Insofar as valuation is concerned, the Collector was
right in rejecting the transaction value of the goods
because, plainly, it was a totally unrealistic value. For
the purpose of placing a value on the goods, however, the
Collector resorted to very tenuous reasoning which we cannot
uphold. At the same time, we must say that we do not approve
of the findings of the Tribunal in this behalf, which we
have referred to above. It may in given case be necessary to
value unbranded goods on the basis of the known price of
branded goods and also the goods of the one country of
origin, but the linkage must be appreciable and approximate.

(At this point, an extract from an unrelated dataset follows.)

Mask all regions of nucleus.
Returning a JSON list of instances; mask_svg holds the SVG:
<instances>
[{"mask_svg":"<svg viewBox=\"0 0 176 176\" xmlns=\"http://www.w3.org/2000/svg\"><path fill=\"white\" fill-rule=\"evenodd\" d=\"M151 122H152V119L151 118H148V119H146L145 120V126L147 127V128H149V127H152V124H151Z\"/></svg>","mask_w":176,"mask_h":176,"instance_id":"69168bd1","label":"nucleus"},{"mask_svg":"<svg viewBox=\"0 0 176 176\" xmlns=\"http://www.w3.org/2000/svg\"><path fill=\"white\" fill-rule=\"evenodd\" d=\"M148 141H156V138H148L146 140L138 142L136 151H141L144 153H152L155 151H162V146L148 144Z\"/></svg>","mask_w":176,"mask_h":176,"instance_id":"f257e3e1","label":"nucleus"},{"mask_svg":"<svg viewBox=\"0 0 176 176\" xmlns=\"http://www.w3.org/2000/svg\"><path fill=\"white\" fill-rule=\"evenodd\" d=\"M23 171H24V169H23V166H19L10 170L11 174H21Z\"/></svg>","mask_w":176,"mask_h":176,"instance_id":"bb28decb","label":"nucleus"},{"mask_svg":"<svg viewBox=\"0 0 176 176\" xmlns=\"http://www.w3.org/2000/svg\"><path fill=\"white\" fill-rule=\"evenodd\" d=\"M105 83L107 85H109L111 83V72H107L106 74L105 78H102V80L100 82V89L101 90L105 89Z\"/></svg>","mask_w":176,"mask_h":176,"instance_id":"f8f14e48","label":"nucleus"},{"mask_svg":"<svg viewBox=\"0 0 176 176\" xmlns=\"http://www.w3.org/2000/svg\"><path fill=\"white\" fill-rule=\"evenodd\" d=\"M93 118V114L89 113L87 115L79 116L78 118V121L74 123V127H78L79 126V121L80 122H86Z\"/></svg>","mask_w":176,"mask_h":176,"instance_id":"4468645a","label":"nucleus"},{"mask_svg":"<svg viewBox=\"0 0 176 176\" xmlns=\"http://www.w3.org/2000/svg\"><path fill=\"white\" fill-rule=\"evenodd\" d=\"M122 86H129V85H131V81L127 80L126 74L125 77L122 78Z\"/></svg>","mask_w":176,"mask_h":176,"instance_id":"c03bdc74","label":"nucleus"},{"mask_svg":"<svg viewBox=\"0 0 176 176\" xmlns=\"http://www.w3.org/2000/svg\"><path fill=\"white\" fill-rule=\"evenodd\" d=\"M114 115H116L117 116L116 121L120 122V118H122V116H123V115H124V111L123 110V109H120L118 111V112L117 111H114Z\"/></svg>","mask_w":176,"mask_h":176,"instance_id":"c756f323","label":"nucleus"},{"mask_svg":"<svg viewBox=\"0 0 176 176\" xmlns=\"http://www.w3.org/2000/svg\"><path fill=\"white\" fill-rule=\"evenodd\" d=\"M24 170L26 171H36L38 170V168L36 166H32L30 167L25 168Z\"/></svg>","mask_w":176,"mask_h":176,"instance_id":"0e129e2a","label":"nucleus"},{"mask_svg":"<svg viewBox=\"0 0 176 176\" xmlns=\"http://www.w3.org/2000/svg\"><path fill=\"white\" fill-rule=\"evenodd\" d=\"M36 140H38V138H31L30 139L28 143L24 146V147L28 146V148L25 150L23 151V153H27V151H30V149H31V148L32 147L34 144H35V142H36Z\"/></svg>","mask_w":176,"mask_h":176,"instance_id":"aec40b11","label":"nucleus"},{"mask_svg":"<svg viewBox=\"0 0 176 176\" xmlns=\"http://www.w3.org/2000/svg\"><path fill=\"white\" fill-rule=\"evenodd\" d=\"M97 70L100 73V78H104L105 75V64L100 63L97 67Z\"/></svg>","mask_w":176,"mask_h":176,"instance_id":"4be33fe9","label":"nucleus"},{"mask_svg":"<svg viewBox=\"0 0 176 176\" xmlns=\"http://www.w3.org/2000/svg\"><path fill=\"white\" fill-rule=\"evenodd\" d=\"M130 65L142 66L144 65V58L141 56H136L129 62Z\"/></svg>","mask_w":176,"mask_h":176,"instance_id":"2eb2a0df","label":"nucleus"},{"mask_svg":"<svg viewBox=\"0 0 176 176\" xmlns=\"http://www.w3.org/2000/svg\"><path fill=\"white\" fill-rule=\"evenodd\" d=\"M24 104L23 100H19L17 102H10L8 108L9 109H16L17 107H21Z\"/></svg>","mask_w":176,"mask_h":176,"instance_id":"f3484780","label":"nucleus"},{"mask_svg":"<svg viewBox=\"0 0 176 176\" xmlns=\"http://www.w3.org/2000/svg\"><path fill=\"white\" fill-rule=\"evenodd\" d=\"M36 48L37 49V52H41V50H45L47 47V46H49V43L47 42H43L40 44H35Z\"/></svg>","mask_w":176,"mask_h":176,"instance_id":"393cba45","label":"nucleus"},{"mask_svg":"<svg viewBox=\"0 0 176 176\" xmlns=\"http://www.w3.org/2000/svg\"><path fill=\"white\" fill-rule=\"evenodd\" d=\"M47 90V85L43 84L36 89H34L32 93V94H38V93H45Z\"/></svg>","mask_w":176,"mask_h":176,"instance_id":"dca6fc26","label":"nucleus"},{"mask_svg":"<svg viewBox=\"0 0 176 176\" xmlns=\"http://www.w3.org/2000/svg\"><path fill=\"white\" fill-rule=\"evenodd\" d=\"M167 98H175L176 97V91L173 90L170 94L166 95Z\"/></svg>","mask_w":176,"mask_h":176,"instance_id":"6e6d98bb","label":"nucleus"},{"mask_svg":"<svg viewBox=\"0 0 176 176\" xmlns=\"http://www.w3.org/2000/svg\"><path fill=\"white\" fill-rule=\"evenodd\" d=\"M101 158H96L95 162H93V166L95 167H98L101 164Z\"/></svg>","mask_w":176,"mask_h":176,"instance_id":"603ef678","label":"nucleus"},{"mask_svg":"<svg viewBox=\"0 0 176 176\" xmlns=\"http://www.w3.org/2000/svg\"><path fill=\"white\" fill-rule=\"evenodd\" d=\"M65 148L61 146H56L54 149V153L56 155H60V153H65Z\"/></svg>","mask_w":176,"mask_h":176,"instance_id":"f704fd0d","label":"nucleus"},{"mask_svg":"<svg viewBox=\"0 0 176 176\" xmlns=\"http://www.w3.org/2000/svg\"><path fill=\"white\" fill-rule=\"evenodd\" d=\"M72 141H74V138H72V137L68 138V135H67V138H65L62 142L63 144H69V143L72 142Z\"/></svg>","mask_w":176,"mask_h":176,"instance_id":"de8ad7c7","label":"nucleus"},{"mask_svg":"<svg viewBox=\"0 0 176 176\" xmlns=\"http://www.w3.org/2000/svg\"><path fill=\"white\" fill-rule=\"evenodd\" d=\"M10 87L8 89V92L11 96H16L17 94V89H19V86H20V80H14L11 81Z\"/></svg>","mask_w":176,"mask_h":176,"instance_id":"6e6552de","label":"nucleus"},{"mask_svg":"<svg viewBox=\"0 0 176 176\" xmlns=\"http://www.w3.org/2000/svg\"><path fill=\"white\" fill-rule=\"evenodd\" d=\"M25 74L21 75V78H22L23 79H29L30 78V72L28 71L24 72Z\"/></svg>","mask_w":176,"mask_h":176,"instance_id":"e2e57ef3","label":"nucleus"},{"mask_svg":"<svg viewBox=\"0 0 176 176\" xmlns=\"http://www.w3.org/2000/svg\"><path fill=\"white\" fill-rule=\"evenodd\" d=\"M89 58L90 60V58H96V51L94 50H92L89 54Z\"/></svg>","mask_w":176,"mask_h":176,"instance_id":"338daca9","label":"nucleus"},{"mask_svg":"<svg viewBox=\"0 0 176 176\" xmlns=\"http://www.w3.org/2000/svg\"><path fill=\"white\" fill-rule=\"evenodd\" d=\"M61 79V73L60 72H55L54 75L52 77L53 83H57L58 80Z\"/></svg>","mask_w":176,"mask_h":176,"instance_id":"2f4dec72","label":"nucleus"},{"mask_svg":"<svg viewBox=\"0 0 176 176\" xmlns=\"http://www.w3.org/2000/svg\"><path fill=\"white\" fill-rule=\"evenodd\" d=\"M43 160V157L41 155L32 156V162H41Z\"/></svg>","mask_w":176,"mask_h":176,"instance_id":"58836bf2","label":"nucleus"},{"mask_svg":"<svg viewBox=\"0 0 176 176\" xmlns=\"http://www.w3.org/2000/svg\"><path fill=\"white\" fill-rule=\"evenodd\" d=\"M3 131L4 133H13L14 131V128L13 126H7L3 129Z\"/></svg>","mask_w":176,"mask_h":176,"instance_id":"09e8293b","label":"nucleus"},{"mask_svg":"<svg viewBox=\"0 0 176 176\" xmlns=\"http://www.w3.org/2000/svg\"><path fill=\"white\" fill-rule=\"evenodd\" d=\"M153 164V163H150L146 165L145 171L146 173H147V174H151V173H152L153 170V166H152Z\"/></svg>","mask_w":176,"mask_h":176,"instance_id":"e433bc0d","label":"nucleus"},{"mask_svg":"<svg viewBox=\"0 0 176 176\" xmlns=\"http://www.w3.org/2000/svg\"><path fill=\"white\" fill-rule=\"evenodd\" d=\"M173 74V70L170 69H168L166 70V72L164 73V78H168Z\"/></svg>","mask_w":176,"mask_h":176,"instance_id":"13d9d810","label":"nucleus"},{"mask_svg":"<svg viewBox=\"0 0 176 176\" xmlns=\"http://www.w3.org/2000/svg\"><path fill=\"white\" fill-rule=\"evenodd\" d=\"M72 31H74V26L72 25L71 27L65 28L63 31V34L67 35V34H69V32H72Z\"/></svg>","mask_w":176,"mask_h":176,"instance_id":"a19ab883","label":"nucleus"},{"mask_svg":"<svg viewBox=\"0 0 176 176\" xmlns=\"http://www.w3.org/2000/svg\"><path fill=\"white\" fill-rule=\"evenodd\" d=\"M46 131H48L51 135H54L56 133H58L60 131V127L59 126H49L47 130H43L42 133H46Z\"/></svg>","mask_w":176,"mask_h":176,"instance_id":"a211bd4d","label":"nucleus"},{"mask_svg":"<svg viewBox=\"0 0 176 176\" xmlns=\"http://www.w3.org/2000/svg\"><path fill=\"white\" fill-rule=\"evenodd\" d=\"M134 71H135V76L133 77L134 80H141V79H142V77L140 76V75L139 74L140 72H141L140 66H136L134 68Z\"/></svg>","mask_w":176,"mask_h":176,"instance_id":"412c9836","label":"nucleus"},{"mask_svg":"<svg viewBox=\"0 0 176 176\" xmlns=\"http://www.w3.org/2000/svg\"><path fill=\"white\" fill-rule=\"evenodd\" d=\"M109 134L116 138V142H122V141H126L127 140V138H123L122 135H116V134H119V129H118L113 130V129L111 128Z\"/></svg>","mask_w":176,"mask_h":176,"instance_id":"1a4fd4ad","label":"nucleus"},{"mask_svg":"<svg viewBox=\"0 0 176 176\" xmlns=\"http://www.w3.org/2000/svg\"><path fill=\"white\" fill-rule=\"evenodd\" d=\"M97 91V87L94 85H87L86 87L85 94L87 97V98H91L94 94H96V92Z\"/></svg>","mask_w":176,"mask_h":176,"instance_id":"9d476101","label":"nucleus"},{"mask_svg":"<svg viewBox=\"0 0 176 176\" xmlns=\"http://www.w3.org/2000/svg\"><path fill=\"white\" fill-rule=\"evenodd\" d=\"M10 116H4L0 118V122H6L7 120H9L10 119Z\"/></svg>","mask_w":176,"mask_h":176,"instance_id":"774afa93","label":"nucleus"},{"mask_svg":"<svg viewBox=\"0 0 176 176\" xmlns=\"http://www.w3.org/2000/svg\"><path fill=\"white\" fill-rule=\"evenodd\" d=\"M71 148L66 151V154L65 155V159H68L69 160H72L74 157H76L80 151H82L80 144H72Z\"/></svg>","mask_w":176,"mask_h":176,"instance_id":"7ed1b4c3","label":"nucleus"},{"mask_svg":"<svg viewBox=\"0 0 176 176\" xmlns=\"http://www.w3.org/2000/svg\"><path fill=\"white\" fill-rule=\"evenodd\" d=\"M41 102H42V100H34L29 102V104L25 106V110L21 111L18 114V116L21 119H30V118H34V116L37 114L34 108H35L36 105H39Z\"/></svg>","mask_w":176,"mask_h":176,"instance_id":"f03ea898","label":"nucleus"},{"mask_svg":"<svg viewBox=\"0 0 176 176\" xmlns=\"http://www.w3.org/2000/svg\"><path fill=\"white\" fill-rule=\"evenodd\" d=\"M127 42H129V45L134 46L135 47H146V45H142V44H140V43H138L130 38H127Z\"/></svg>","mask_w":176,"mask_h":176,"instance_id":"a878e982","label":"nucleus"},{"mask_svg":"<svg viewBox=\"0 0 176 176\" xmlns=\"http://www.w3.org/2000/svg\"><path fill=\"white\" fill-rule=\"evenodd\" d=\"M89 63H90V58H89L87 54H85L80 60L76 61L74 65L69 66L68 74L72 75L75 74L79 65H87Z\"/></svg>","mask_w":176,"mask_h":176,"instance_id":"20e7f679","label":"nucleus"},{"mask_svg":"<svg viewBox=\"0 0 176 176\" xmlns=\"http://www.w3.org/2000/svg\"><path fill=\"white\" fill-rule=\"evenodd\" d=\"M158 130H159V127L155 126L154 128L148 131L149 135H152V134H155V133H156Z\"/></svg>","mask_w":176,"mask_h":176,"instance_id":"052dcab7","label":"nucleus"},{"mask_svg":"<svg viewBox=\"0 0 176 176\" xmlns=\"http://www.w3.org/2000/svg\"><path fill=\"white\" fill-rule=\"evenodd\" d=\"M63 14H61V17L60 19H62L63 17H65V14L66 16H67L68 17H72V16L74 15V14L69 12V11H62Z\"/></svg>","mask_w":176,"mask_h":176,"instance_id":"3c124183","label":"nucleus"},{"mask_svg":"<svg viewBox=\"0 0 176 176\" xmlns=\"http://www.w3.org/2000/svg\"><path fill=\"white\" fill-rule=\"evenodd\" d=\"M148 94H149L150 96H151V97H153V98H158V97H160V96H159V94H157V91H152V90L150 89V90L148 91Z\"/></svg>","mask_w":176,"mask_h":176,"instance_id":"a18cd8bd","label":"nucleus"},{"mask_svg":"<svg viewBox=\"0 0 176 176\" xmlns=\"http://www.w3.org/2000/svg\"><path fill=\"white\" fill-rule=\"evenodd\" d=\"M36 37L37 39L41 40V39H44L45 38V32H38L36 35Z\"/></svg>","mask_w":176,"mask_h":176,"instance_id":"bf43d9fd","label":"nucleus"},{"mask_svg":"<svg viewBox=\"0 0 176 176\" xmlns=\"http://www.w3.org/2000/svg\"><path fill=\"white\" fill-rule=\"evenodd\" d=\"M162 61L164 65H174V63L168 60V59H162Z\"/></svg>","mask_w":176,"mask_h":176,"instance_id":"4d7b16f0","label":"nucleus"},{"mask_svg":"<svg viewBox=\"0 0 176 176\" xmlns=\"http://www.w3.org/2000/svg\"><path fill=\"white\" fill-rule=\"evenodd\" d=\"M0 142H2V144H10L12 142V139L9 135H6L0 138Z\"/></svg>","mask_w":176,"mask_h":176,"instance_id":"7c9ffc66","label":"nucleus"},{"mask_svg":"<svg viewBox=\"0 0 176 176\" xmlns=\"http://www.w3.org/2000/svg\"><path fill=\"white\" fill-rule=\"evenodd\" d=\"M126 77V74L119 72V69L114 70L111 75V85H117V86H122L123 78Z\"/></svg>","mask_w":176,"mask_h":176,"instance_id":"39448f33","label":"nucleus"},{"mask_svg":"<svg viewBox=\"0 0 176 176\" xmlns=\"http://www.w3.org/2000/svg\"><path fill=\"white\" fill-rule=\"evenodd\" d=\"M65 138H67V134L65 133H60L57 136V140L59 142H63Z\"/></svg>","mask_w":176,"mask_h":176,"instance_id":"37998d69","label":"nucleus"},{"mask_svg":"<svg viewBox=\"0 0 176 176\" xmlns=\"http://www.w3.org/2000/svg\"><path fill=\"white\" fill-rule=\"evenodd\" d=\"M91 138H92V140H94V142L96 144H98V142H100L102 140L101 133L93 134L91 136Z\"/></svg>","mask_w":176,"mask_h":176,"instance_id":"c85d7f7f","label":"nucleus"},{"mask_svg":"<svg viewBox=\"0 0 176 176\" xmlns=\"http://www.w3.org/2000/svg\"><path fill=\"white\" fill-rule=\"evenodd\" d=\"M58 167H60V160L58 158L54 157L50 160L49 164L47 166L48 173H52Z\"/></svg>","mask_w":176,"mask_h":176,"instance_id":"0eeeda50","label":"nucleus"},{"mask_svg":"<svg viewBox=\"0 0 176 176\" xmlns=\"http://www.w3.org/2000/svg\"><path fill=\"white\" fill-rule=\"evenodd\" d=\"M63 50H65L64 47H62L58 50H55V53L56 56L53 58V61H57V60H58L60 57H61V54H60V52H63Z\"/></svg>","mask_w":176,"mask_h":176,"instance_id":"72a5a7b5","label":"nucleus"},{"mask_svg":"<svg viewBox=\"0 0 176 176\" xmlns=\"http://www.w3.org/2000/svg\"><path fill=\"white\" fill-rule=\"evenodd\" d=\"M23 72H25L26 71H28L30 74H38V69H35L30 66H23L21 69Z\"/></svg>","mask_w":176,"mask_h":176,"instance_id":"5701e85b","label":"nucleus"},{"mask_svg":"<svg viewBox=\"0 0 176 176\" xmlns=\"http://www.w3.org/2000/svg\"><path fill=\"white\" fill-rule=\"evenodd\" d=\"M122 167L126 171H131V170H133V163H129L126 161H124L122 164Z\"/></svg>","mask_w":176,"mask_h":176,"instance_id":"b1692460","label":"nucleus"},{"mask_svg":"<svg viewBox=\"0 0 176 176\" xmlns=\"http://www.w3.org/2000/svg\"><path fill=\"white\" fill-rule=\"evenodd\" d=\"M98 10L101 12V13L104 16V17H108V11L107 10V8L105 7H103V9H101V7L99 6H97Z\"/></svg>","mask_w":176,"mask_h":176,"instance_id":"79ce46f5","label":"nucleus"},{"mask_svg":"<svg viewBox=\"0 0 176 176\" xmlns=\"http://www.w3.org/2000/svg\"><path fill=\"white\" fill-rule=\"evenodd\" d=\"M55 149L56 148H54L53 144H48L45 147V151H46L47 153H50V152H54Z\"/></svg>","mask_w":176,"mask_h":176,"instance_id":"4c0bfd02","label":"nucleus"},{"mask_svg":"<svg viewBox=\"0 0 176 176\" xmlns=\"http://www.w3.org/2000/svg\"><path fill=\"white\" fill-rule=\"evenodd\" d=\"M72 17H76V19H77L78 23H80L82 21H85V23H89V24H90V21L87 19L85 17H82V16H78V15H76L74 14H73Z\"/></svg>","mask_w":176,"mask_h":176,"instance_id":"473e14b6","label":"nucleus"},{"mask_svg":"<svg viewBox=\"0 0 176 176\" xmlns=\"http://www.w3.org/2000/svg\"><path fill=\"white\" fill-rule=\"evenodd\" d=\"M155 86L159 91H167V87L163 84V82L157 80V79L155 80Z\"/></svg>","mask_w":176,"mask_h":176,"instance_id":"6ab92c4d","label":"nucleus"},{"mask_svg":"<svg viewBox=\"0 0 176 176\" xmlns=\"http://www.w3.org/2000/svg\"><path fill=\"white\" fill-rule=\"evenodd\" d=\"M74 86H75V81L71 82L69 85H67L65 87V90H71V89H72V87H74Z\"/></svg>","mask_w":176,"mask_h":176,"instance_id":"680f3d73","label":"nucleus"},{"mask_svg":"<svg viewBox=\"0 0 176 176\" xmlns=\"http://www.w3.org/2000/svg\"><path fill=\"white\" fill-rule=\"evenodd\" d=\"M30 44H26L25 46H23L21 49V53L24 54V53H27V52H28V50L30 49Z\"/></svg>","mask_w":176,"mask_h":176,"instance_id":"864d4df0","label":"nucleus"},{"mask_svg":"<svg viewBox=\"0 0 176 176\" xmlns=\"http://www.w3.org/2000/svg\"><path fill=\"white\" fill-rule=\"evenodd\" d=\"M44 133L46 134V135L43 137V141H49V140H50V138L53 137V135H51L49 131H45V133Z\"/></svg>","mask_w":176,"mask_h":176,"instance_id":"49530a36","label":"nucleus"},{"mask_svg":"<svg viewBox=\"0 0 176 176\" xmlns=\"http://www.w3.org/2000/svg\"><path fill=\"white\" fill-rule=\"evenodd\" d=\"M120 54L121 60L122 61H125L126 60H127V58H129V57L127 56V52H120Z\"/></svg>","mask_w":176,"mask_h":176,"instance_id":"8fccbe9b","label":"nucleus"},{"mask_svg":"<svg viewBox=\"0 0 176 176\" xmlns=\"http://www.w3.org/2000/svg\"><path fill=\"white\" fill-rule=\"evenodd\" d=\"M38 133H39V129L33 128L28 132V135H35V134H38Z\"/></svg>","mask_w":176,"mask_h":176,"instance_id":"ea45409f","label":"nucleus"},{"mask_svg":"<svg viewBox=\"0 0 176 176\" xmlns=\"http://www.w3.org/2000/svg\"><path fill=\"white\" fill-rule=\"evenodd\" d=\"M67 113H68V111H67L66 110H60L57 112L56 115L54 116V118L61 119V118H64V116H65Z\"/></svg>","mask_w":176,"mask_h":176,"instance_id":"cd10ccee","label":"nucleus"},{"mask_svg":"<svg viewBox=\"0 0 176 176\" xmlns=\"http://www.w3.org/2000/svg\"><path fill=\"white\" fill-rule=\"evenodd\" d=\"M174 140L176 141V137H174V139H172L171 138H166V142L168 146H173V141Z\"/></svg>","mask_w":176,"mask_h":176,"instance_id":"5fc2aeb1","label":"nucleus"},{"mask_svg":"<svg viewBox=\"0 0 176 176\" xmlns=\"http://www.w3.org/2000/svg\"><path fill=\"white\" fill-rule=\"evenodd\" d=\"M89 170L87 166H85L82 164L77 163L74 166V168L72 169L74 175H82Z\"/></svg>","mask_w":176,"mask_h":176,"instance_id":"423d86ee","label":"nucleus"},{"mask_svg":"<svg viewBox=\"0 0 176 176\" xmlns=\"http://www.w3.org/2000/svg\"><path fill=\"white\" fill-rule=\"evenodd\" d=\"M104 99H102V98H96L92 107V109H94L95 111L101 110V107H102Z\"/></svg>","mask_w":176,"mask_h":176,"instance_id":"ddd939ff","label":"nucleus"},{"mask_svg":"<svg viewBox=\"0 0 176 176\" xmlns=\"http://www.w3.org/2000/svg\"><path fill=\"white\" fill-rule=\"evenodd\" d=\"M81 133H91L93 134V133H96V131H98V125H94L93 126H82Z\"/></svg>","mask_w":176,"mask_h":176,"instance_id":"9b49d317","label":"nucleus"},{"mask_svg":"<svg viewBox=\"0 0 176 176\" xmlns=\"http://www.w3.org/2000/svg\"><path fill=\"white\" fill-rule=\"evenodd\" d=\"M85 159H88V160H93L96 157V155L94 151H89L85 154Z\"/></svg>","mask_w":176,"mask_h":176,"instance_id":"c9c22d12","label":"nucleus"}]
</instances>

We are of the view that the matter of valuation of the
goods must go back to the Collector and the respondents and
appellants should have that opportunity to place before him
material as may enable him to arrive at their assessable
value.
The appeal is allowed, The judgment and order the
Tribunal under appeal is set aside. The matter is remanded
to the Collector of Customs (Judicial), Bombay, or an
equivalent officer. He shall proceed upon the basis that the
goods fall under Sl. No. 6(a) of the Exemption Notification.
He shall assess the value of the goods afresh, taking into
account the material placed before him, and determine the
Customs duty payable thereon.
There shall be no order as to costs.